Microsoft deve fare chiarezza sulle garanzie di privacy per gli utenti di Skype e sulla riservatezza delle loro conversazioni. A chiederlo è un gruppo di organizzazioni internazionali specializzate nella tutela della privacy e dei diritti digitali (fra cui l'italiana Hermes), insieme a un lungo elenco di programmatori, giornalisti e attivisti del web. Tutti insieme hanno sottoscritto una lettera aperta indirizzata al presidente della divisione Skype di Microfost Tony Bates, al responsabile Microsoft per la privacy Brendon Lynch e al consulente generale dell'azienda di Redmond, Brad Smith.

Su Skype la nostra privacy è tutelata?

Nel documento sono incluse cinque richieste esplicite e dettagliate. Innanzi tutto l'azienda di Redmond dovrebbe rivelare quali sono i dati utente raccolti e come sono conservati. Una risposta sufficientemente esaustiva dovrebbe soddisfare anche il terzo punto delle richieste, ossia quali dati utente altri soggetti possano intercettare o conservare - come per esempio fornitori di rete o criminali informatici.

__Dati registrati__
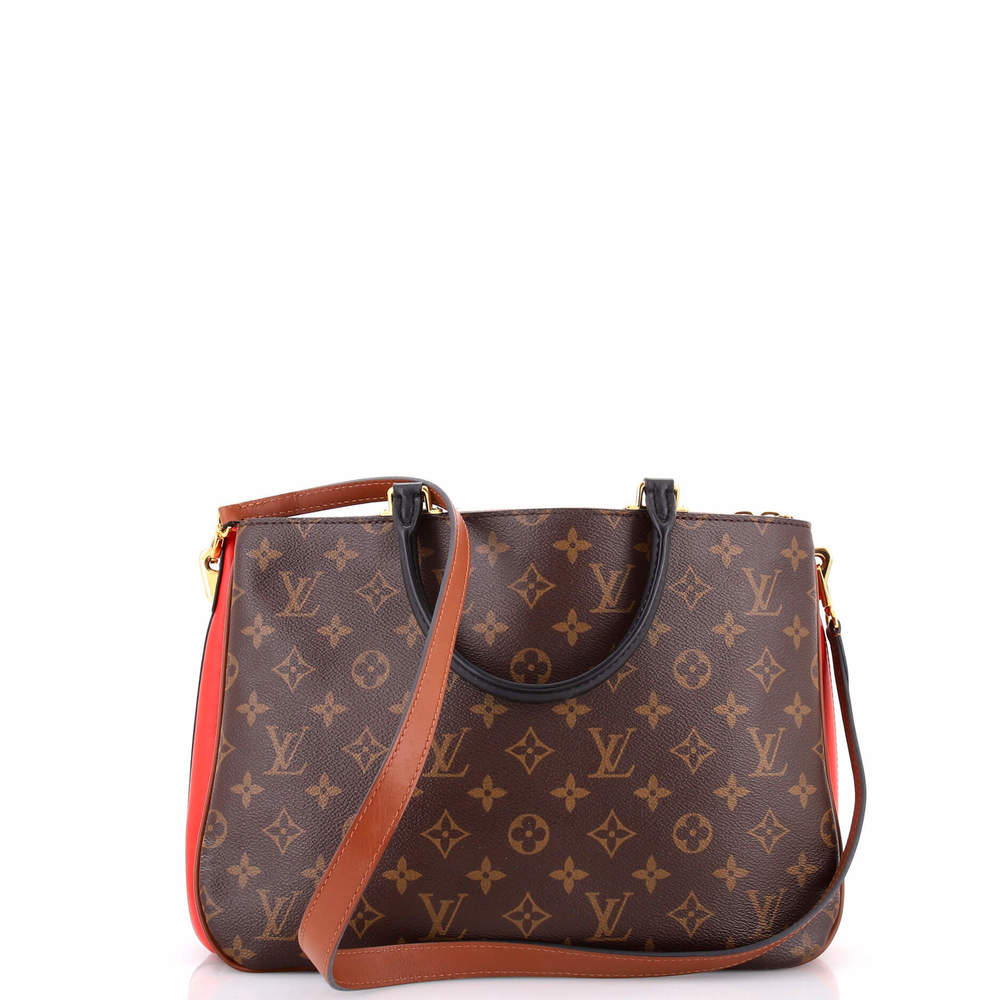 Louis Vuitton  Millefeuille Handbag Monogram Canvas and Leather - Picture 3 of 7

__Compiti richiesti__
**a)** Trascrivi dal testo sulla privacy di Skype tutto ciò che va da "Microsoft deve fare" fino a "privacy è tutelata?".
**b)** Rispondi a queste domande sul testo sulla privacy di Skype:
(i) Quale organizzazione italiana compare fra i firmatari della lettera aperta?
(ii) Chi è il responsabile Microsoft per la privacy a cui è indirizzata la lettera?
(iii) Quante richieste esplicite sono incluse nel documento?
**c)** Scrivi il seguito del testo sulla privacy di Skype, riprendendo dopo l'ultima frase riportata.
L'elenco è materiale a sé, distinto dal testo sulla privacy di Skype.

__Risultati per compito__
**a)**
Microsoft deve fare chiarezza sulle garanzie di privacy per gli utenti di Skype e sulla riservatezza delle loro conversazioni. A chiederlo è un gruppo di organizzazioni internazionali specializzate nella tutela della privacy e dei diritti digitali (fra cui l'italiana Hermes), insieme a un lungo elenco di programmatori, giornalisti e attivisti del web. Tutti insieme hanno sottoscritto una lettera aperta indirizzata al presidente della divisione Skype di Microfost Tony Bates, al responsabile Microsoft per la privacy Brendon Lynch e al consulente generale dell'azienda di Redmond, Brad Smith.

Su Skype la nostra privacy è tutelata?

**b)**
(i) Hermes.
(ii) Brendon Lynch.
(iii) Cinque.

**c)**
Si chiede poi a Microsoft di comunicare tutte le informazioni relative alla cessione dei dati degli utenti Skype a terze parti. In dettaglio, sono richiesti i dati disaggregati per Paese, in cui compaiano tutti i dettagli sulle richieste inoltrate dai vari Paesi (numero, merito, quante sono state soddisfatte - con relative motivazioni - e quante respinte).

Fra gli utenti di Skype ci sono giornalisti che hanno il dovere di tutelare le proprie fonti, nonché dissidenti politici, blogger e altri utenti che trasferiscono informazioni riservate e critiche tramite il servizio VoIP. Per questo viene chiesta la documentazione sulla relazione tra Skype e TOM Online in Cina e altre parti autorizzate a usare la tecnologia Skype, tra cui le capacità di sorveglianza e censura a cui gli utenti possono essere soggetti.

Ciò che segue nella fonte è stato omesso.